#### [TEXTAUSZUG]

-*-

[fessenheim-fr] Europa und Euratom

Klaus Schramm 078222664-0001 at t-online.de
Mi Mär 28 00:36:55 CEST 2007


Hallo Leute!

Hier noch ein Artikel zu >Europa und Euratom<.

Ciao
   Klaus Schramm
   klaus.schramm at bund.net


Europa und Euratom

Entgegen den Wünschen von Merkel und Co gerät der verhängnisvolle 
Euratom-Vertrag im Zusammenhang mit den Feierlichkeiten zum heutigen, 
50-jährigen Jubiläum der "Gründung Europas" stärker ins Blickfeld der 
Öffentlichkeit. Gefeiert wird heute nicht Europa, sondern eigentlich nur der 
Abschluß der drei "Römischen Verträge" mit denen Frankreich, Deutschland, 
Italien und die Benelux-Staaten mit einer engeren wirtschaftlichen, 
finanziellen, atomtechnischen und atommilitärischen Zusammenarbeit die Grundlage 
für das staatliche Zusammenwachsen Europas legten. Vorteile brachte dies für die 
unteren zwei Drittel der Menschen in Europa nur, solange die Wirtschaft so stark 
wuchs, daß genügend Arbeitskräfte benötigt wurden. Erst danach wurde dann 
sukzessive die Europäische Wirtschaftsgemeinschaft (EWG), dann die EG und 
schließlich die EU aufgebaut.

-*-

#### [AUFGABE]
Führen Sie den Textauszug über Europa und den Euratom-Vertrag im Anschluss an seinen letzten Satz weiter.

-*-

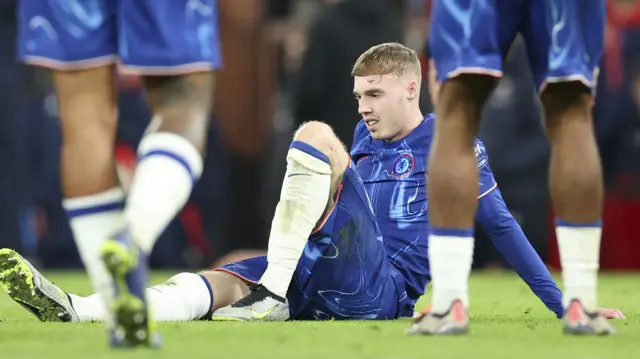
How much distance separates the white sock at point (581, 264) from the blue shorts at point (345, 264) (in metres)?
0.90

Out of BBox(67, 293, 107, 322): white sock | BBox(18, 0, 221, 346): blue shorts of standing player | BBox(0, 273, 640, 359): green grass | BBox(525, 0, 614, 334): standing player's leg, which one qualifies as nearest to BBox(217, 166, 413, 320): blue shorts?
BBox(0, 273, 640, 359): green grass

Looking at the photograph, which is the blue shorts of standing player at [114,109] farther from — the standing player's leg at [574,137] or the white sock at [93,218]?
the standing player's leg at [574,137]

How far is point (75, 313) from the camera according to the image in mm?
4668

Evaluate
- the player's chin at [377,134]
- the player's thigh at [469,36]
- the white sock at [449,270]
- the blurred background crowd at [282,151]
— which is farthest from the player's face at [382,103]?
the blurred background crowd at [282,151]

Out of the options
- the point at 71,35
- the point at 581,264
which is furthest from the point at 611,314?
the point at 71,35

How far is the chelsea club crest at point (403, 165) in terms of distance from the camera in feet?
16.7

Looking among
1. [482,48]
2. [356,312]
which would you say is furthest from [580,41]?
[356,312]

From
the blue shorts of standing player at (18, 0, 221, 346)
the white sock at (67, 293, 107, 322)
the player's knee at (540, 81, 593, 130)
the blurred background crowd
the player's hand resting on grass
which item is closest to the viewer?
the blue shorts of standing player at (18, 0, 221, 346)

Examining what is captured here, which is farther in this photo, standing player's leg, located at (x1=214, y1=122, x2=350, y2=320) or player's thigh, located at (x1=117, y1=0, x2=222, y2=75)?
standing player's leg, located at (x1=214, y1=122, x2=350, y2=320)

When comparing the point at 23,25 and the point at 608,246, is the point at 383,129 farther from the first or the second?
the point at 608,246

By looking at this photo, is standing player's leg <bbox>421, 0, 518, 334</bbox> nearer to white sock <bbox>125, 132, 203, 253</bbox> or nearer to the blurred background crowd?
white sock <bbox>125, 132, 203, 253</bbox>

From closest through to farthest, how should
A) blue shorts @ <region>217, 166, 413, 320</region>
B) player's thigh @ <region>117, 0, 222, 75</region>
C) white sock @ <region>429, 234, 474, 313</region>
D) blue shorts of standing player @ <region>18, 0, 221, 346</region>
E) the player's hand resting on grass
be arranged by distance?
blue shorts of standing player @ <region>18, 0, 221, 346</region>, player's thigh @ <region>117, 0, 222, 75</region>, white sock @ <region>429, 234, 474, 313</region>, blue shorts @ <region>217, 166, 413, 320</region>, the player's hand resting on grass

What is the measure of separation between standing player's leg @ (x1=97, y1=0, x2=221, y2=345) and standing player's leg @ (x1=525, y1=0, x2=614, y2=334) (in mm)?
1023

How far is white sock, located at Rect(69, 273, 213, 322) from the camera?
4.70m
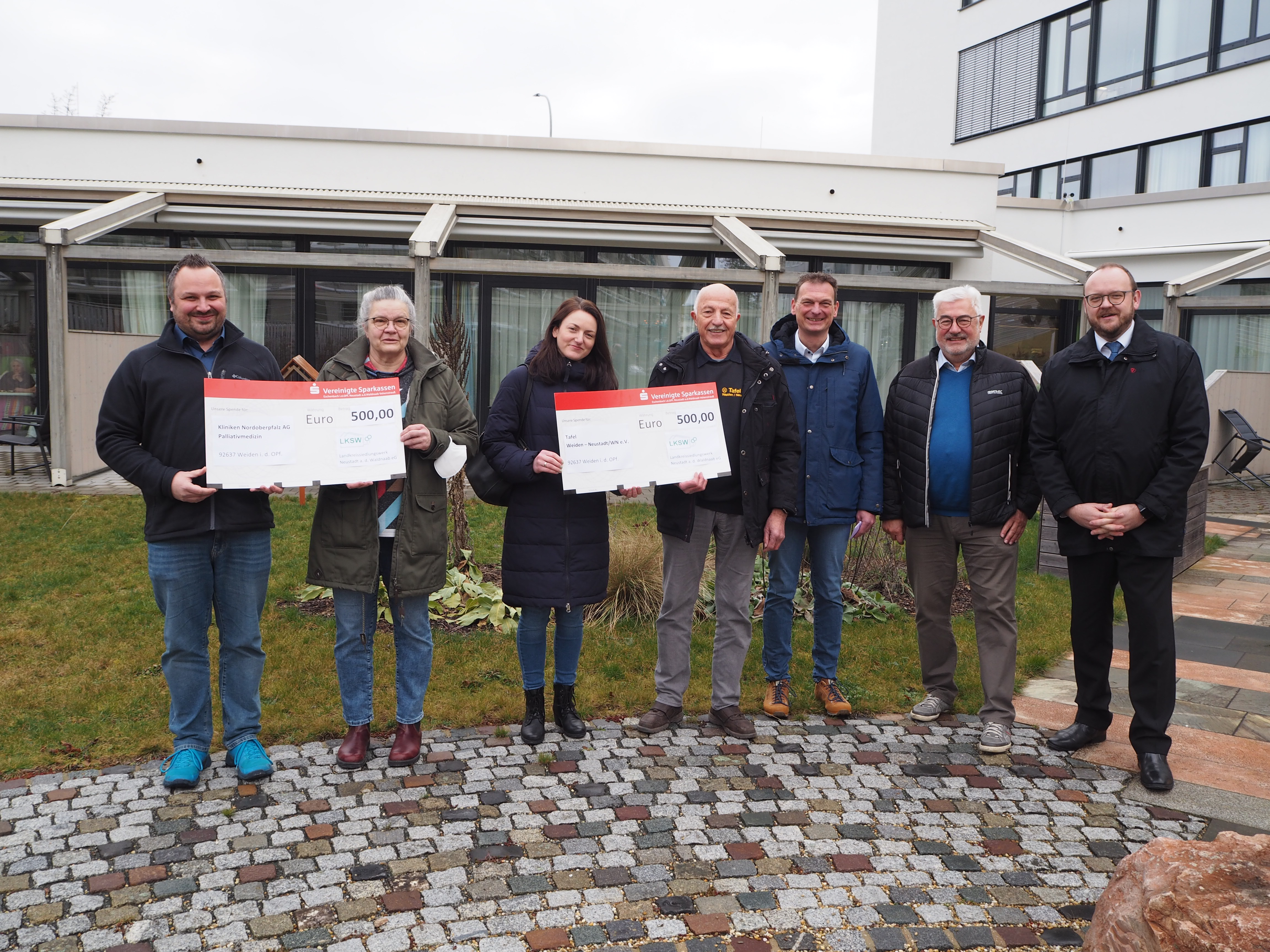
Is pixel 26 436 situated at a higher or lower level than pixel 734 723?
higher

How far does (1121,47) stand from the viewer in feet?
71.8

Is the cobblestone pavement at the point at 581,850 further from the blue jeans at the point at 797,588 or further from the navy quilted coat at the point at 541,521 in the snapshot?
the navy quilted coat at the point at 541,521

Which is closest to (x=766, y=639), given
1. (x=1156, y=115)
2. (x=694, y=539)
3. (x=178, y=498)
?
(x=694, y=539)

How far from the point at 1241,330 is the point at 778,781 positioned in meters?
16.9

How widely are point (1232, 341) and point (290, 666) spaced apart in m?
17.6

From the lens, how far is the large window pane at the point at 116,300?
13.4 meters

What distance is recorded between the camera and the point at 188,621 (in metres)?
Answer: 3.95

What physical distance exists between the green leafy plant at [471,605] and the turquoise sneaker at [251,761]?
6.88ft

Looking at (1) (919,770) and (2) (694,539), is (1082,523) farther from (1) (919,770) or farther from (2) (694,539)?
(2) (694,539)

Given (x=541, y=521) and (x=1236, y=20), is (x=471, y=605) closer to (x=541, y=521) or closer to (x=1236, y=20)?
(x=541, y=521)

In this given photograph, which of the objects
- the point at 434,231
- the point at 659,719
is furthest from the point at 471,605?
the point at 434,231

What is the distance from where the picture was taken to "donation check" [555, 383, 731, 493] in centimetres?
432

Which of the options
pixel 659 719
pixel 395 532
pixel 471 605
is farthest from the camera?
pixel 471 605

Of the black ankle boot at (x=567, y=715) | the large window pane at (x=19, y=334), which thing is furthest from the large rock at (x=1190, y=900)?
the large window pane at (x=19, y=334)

-*-

#### [ENDERGEBNIS]
Eine "freiheitliche Ordnung" war dies von Anfang an nicht. Denn während die 
Montan-Union vorrangig den Kohle- und Stahl-Konzernen nützte und diese 
international konkurrenzfähig machten sollte, sorgte der dritte der Römischen 
Verträge, der Euratom-Vertrag, erst für den Aufbau einer gewaltigen 
wirtschaftlichen und militärischen Macht, die jene zarten 
Knabenmorgenblütenträume einer europäischen Demokratie bald mit ihrem eiskalten 
Atem verscheuchen sollten.

Der am 25. März 1957 unterzeichnete Vertrag zur Gründung der Europäischen 
Atomgemeinschaft (Euratom) bewirkte den Aufbau und die massive Förderung der 
europäischen Atomindustrie. Euratom ist die Grundlage für die Finanzierung der 
Atomforschung und für die Verteilung von Milliardenkrediten für Bau und Erhalt 
von Atomkraftwerken. In manchen älteren Texten zum Euratom-Vertrag ist noch ganz 
ungeschminkt nachzulesen, daß "die Kernenergie teuer war und die erforderlichen 
Investitionskosten die Möglichkeiten der einzelnen Staaten" - und erst recht die 
der Konzerne - überschritten. "Allgemeines Ziel des Vertrages war es, zur 
Bildung und Entwicklung einer mächtigen Kernkraftindustrie in Europa 
beizutragen."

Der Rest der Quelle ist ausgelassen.